Histochemical, immunofluorescence, and ultrastructural differences in fetal cartilage among three genetically distinct chondrodystrophic mice.

The severe lethal chondrodystrophies in man result in a common clinical syndrome including shortening of the face, mandible, and limbs. Studies of three lethal chondrodystrophic mutants in mice, viz., chondrodysplasia (cho), cartilage matrix deficiency (cmd), and disproportionate micromelia (Dmm), which share this syndrome, were performed with the aim of identifying histochemical, immunofluorescence, or ultrastructural differences which might exist among these hereditary cartilage disorders. We examined limb cartilage epiphyses from day 18 normal and mutant fetuses and observed repeatable, mostly qualitative differences. All observations were made relative to the normal control.
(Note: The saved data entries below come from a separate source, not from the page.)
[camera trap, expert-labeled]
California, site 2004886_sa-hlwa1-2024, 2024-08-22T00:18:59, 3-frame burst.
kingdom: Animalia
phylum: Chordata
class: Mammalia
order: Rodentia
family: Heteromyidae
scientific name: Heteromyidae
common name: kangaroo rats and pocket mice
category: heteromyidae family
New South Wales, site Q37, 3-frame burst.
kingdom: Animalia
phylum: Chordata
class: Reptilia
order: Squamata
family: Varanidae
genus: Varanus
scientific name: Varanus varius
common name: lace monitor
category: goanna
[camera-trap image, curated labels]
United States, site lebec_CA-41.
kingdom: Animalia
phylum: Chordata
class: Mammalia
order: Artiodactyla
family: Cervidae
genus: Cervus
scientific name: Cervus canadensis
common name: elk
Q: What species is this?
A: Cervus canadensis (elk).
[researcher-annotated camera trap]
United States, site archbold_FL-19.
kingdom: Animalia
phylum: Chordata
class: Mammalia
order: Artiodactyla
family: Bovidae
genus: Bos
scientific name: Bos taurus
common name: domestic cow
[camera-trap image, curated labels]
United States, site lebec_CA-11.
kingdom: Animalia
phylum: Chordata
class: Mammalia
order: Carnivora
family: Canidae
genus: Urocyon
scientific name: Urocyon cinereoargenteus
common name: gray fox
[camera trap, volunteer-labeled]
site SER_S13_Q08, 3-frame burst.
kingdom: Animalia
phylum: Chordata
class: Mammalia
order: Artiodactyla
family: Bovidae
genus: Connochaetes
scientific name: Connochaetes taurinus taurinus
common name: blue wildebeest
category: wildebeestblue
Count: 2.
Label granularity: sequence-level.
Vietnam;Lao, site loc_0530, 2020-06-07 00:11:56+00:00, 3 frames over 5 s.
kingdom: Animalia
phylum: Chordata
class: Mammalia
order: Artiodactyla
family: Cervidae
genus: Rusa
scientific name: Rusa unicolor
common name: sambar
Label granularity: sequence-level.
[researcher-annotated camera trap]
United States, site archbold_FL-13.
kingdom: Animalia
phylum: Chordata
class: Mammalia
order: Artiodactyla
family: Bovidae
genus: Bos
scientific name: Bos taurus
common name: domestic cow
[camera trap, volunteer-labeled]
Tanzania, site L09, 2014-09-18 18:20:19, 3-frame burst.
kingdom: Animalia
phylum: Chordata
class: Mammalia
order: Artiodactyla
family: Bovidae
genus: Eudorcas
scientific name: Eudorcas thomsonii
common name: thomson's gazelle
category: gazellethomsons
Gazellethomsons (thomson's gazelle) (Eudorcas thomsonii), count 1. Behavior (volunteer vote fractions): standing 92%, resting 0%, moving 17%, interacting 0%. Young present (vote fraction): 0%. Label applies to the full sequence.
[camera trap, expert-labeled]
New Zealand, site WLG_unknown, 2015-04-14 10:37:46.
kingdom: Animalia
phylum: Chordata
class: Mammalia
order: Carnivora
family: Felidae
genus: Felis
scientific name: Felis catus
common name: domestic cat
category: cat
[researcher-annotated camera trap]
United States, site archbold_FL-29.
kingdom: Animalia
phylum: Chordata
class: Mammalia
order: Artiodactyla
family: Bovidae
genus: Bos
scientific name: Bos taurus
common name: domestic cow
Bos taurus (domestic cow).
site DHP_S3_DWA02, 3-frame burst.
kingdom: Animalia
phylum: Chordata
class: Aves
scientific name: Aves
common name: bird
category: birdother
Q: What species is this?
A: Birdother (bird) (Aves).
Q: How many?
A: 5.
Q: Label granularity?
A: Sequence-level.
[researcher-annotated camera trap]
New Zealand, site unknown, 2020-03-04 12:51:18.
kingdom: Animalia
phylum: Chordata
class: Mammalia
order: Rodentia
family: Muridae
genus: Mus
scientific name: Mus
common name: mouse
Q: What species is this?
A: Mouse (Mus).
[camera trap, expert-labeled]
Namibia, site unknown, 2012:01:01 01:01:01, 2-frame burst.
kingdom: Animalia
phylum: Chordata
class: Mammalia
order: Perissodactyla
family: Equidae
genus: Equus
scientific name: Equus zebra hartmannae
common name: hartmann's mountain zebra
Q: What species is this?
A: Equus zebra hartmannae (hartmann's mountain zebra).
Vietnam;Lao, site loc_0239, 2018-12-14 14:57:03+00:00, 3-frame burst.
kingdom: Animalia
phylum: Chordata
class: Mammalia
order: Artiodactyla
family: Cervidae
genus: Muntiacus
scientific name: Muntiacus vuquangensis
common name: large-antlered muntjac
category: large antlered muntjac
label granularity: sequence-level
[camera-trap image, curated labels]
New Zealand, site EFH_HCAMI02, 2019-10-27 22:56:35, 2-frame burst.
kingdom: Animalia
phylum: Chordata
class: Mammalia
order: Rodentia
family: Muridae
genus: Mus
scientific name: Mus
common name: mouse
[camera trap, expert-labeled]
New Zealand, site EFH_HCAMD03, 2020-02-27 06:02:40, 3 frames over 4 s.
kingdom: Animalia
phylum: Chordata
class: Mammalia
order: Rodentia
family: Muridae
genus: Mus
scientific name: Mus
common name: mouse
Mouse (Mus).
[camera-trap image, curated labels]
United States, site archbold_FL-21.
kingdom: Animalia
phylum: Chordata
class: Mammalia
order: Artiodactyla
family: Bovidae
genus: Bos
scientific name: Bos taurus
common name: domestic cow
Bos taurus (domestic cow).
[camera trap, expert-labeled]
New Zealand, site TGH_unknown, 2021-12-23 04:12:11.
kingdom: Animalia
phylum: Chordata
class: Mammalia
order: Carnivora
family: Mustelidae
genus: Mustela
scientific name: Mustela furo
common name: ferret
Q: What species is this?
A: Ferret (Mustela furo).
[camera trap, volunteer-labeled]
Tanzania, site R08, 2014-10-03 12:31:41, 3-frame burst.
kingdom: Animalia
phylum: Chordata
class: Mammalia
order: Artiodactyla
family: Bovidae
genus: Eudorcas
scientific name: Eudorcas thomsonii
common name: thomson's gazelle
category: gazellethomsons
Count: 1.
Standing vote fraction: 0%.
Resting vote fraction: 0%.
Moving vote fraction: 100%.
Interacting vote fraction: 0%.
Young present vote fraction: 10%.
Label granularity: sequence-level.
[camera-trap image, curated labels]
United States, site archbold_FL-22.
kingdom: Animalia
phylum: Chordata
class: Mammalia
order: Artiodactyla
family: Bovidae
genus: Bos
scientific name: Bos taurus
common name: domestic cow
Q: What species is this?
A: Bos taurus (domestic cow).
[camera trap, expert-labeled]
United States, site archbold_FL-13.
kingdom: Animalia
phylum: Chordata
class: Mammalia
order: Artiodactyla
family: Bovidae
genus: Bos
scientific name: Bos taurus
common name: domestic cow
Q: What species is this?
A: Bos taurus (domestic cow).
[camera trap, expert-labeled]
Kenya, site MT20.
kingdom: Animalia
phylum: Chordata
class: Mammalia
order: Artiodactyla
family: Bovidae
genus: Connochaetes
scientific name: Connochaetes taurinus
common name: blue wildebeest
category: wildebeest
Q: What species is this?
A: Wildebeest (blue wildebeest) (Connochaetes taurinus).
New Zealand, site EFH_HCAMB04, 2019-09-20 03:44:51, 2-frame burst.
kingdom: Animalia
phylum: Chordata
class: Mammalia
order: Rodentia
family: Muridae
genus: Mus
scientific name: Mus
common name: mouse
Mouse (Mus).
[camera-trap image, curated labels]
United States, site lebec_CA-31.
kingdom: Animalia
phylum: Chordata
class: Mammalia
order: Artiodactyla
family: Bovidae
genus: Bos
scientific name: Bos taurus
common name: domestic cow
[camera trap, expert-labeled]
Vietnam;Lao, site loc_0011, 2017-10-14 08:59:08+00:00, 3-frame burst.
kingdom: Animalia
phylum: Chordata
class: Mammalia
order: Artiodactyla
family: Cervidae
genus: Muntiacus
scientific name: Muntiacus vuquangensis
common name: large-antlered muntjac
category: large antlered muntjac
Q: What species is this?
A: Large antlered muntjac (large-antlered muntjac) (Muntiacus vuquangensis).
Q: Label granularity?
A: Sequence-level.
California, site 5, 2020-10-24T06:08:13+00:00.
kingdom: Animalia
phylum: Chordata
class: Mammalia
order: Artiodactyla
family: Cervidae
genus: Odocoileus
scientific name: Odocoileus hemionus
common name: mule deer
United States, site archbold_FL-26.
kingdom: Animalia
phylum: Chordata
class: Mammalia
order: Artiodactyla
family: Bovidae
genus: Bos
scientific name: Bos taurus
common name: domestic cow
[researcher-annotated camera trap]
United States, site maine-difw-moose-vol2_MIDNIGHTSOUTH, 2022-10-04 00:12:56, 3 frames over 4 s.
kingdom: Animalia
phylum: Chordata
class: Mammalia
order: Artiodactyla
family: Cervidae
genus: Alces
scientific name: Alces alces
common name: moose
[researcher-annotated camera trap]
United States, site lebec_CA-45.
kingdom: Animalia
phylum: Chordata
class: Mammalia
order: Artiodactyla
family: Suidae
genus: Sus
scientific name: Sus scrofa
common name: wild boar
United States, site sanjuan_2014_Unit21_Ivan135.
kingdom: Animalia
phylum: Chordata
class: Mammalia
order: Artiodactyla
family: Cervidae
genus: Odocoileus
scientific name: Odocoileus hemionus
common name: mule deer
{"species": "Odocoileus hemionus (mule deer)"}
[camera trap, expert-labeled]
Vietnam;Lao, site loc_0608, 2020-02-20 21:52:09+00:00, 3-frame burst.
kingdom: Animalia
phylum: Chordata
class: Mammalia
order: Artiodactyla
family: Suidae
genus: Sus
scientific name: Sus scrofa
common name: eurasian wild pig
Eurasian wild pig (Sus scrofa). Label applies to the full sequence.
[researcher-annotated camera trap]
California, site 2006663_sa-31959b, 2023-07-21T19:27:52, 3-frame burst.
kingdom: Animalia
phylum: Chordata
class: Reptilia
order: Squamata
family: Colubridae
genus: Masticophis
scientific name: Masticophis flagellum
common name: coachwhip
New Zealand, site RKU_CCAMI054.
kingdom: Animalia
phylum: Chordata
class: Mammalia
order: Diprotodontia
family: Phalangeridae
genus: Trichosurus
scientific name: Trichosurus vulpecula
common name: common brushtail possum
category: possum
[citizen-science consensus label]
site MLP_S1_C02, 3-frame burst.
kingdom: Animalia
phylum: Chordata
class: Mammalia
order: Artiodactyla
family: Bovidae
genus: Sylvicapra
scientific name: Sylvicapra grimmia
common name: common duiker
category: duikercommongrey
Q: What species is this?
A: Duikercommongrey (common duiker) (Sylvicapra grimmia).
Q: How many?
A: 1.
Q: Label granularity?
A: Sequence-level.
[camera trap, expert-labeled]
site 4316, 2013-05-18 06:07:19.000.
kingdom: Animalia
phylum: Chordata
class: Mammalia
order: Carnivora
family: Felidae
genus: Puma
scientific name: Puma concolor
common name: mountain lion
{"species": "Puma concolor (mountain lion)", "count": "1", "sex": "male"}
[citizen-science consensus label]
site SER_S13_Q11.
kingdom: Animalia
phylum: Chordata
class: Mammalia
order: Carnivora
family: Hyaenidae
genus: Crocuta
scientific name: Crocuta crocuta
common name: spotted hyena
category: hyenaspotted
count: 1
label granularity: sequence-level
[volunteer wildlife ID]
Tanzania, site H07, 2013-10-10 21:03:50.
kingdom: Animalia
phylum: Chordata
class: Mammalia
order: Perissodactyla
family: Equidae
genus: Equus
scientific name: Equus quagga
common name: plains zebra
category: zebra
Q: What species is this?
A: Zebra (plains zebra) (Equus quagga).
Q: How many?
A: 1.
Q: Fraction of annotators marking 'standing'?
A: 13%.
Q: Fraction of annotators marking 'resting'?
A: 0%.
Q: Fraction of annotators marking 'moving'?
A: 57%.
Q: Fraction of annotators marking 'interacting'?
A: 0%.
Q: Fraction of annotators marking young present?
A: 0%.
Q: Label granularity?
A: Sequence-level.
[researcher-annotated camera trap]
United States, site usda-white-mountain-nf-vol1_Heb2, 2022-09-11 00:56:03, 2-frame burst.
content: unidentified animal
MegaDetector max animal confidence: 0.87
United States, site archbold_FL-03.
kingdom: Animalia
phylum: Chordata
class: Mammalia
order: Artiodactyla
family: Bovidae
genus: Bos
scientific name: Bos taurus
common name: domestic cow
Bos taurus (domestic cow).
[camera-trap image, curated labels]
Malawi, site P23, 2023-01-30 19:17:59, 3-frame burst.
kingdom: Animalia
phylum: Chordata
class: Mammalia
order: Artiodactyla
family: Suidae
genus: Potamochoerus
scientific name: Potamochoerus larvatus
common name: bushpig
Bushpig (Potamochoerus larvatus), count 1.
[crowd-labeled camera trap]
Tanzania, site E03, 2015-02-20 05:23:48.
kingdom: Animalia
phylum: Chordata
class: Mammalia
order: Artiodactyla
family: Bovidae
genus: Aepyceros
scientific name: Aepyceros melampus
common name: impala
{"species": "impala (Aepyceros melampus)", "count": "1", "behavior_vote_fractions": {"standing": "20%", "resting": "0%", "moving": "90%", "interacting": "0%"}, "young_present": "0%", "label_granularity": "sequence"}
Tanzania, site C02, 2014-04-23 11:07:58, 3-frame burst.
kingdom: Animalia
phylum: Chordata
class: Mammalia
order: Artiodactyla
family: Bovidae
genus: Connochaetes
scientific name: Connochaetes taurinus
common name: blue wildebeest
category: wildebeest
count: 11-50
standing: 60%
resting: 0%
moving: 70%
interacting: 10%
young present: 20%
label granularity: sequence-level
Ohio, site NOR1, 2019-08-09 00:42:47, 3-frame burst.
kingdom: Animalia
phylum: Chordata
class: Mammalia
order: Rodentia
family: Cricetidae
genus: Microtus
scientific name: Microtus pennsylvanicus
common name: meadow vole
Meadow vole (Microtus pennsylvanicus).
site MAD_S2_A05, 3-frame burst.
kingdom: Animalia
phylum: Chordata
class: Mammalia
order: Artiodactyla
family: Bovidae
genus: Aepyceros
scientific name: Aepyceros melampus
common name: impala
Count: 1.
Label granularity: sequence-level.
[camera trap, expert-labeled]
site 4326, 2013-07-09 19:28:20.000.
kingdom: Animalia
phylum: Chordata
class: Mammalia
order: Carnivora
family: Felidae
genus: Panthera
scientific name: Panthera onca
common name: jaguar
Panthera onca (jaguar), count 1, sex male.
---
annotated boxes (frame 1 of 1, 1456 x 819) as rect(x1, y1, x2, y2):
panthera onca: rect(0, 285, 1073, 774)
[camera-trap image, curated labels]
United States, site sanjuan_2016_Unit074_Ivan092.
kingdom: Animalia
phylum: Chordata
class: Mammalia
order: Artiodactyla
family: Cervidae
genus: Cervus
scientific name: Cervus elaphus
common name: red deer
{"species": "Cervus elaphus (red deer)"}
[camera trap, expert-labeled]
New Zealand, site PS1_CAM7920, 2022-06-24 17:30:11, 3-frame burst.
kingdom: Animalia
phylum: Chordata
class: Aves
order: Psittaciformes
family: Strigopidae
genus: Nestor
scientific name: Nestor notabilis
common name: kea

Histochemical staining of matrix proteoglycan was moderately decreased in cho and Dmm cartilage and markedly decreased in cmd when compared to the normal control. Staining of matrix collagen was irregular in distribution in cho, increased in cmd, and decreased in Dmm. Immunofluorescence of proteoglycan was increased in the matrix of cho and Dmm and decreased in cmd. Immunofluorescence of type II collagen was heterogeneous and moderately decreased in the matrix of cho, increased in cmd, and markedly decreased in Dmm. Immunofluorescence of link protein in cho was localized in the cellular-pericellular region as in the normal and appeared increased in the matrix of cmd and Dmm. Immunofluorescence of chondronectin was localized in the cellular-pericellular region and appeared normal in all three mutants. Major differences in cellular and matrix ultrastructure were observed among the mutants, including a decreased frequency of small-diameter collagen fibrils in cho and Dmm, increased density of collagen fibrils in cmd, and dilated RER in Dmm. These observations demonstrate that distinct structural and possibly molecular differences exist among the chondrodystrophies. In the case of cmd, the differences correlated with a previously reported molecular defect, viz., absence of core protein of cartilage specific proteoglycan in the cartilage of this mutant. It is anticipated that the methods used in the present study can be applied to humans in case classification and in identifying potential mouse-human correlates.[1]